Misal, "Bir ülkede gazeteciler tutuklanıyorsa..." diye başlayan bir retorik var. Bu cümle tamamlandığında ya gazeteciliğin kutsal bir meslek, gazetecilerin de yasalar önünde layüsel (mesuliyetsiz, dokunulmaz) olduğunu kabul edeceksiniz. Ya da susacaksınız ki, kimse sizi kınamasın.
Ülkede hukuk düzeni yalnızca gazetecilere değil, hiç kimseye haksızlık yapmayacak biçimde işlesin. Talebin bu olması gerekirken, "Gazeteciler (eğer bizim mahalledense) ne yaparsa yapsın dokunulmamalı" gibi bir hak ihdas edilmeye çalışılıyor.

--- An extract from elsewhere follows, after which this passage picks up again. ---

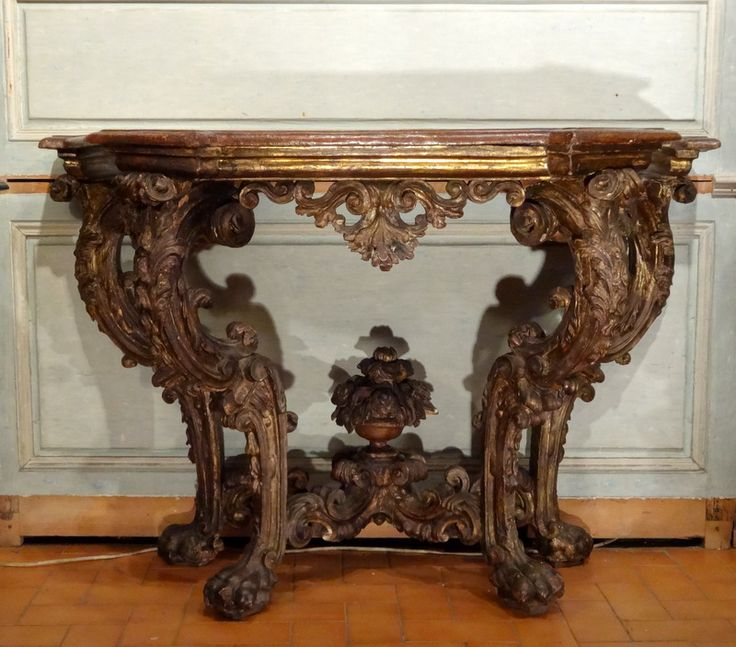 216 Best Side Table Console 18th And 19th Century Images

Can Dündar vakasında (Erdem Gül de tutuklandı ama adını pek anan yok) meslek örgütlerinin "Adalet biran önce tecelli etsin" ya da "yargılama tutuksuz yapılmalı" gibi anlaşılabilir talepler yerine, "haber yaptıkları için tutuklandılar" " Hukuk katledildi" vs sloganlarla ortaya çıkmaları doğru bir yaklaşım olarak görünmüyor.
Diyelim, "Ne yazarsa yazsın, gazeteciler hakkında soruşturma açılamaz" diye tartışmasız uymak zorunda olduğumuz bir ilke var. O zaman "neden sadece belirli dönemler ve belirli isimler" sorusuna cevap bulmak gerekiyor.